=== Extracted information ===
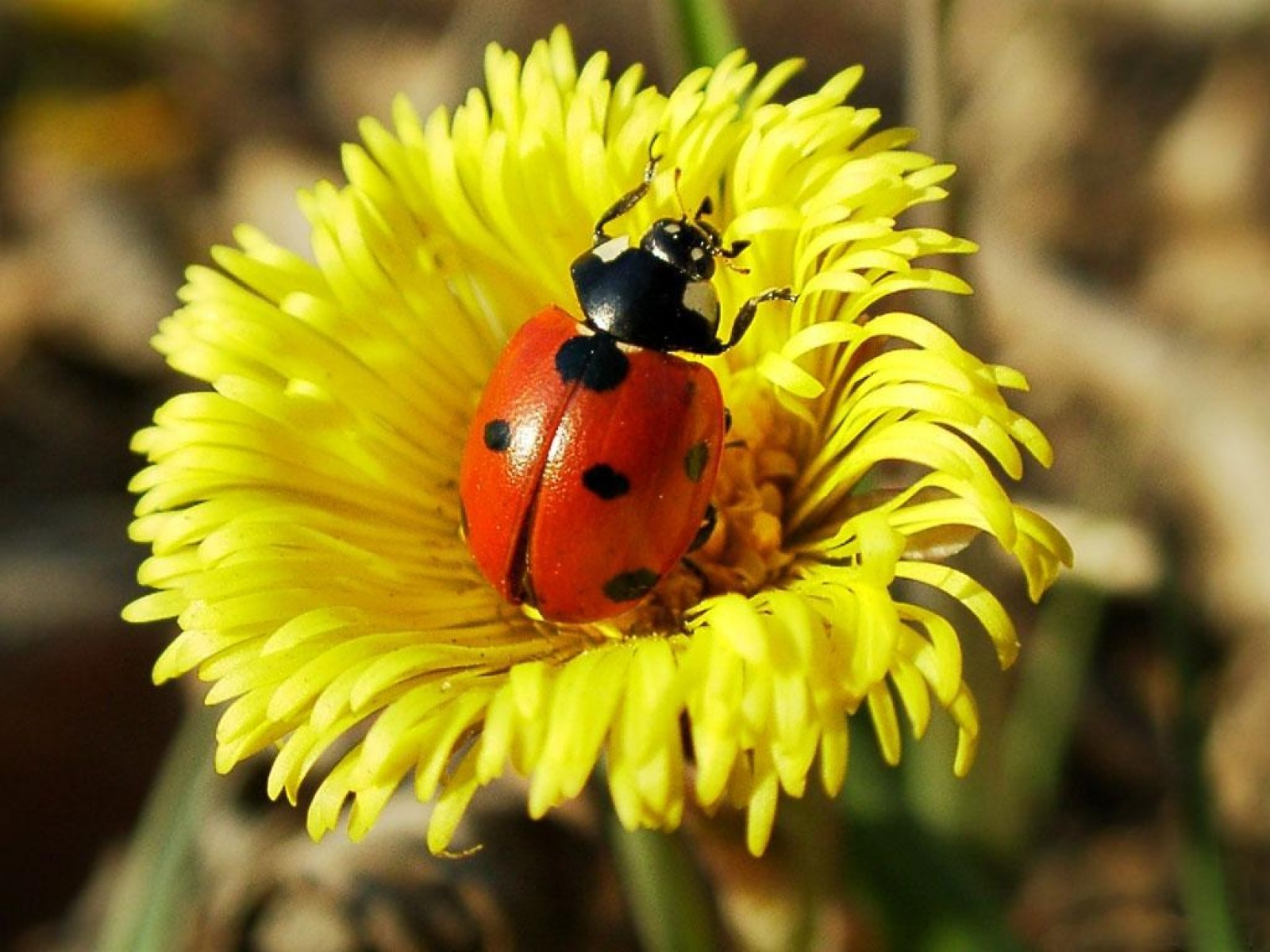 18224 download wallpaper Insects, Ladybugs screensavers and pictures for free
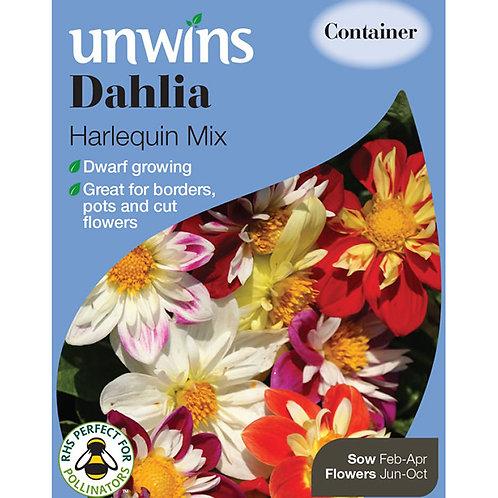 Unwins Dahlia Harlequin Mix - Approx 40 Seeds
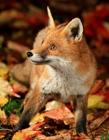 狐狸壁纸桌面 狐狸高清壁纸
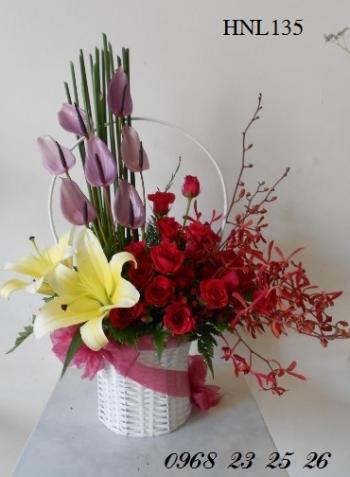 hoa hnl135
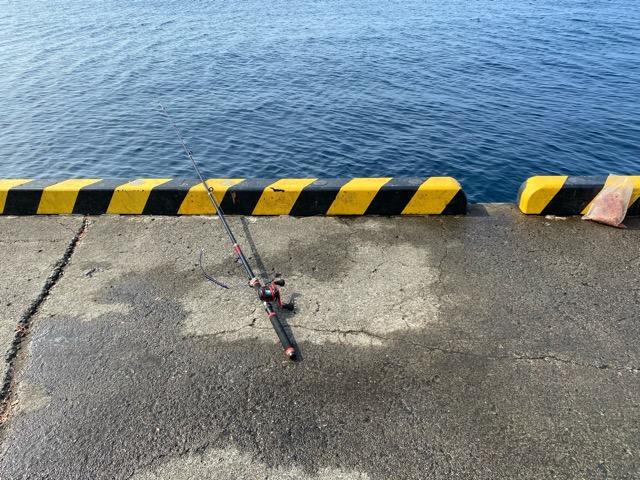 岡田港釣り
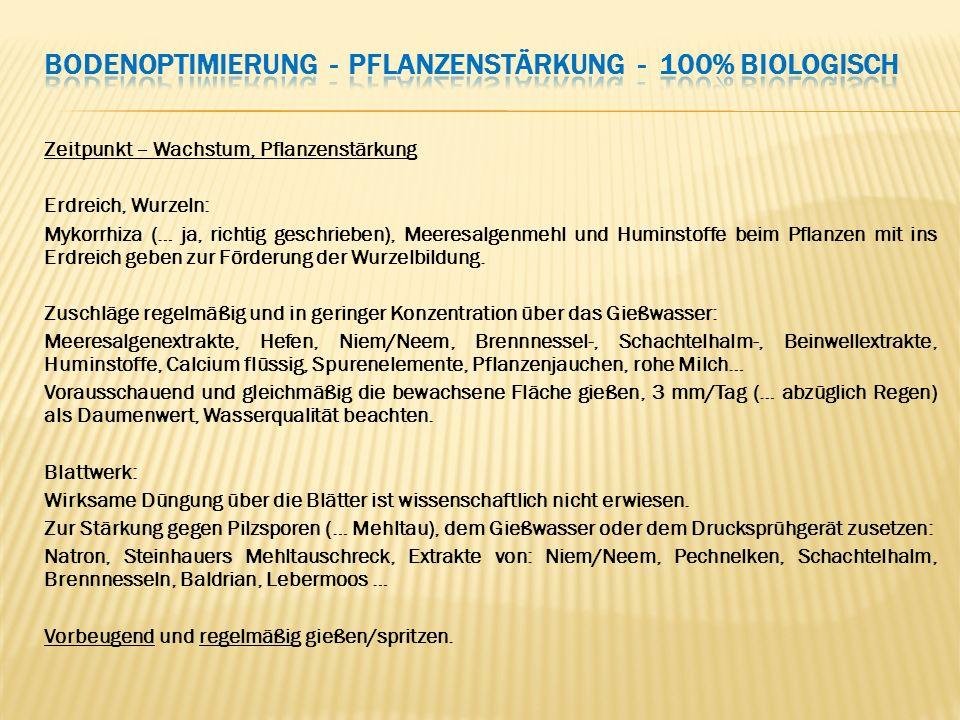 Zeitpunkt – Wachstum, Pflanzenstärkung Erdreich, Wurzeln: Mykorrhiza (… ja, richtig geschrieben), Meeresalgenmehl und Huminstoffe beim Pflanzen mit in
===
Exercise
Beginning at the line with "Unwins Dahlia Harlequin", reproduce word for word each line through the last line of the records. Include both ends but no pictures.

Output below
 Unwins Dahlia Harlequin Mix - Approx 40 Seeds
 狐狸壁纸桌面 狐狸高清壁纸
 hoa hnl135
 岡田港釣り
 Zeitpunkt – Wachstum, Pflanzenstärkung Erdreich, Wurzeln: Mykorrhiza (… ja, richtig geschrieben), Meeresalgenmehl und Huminstoffe beim Pflanzen mit in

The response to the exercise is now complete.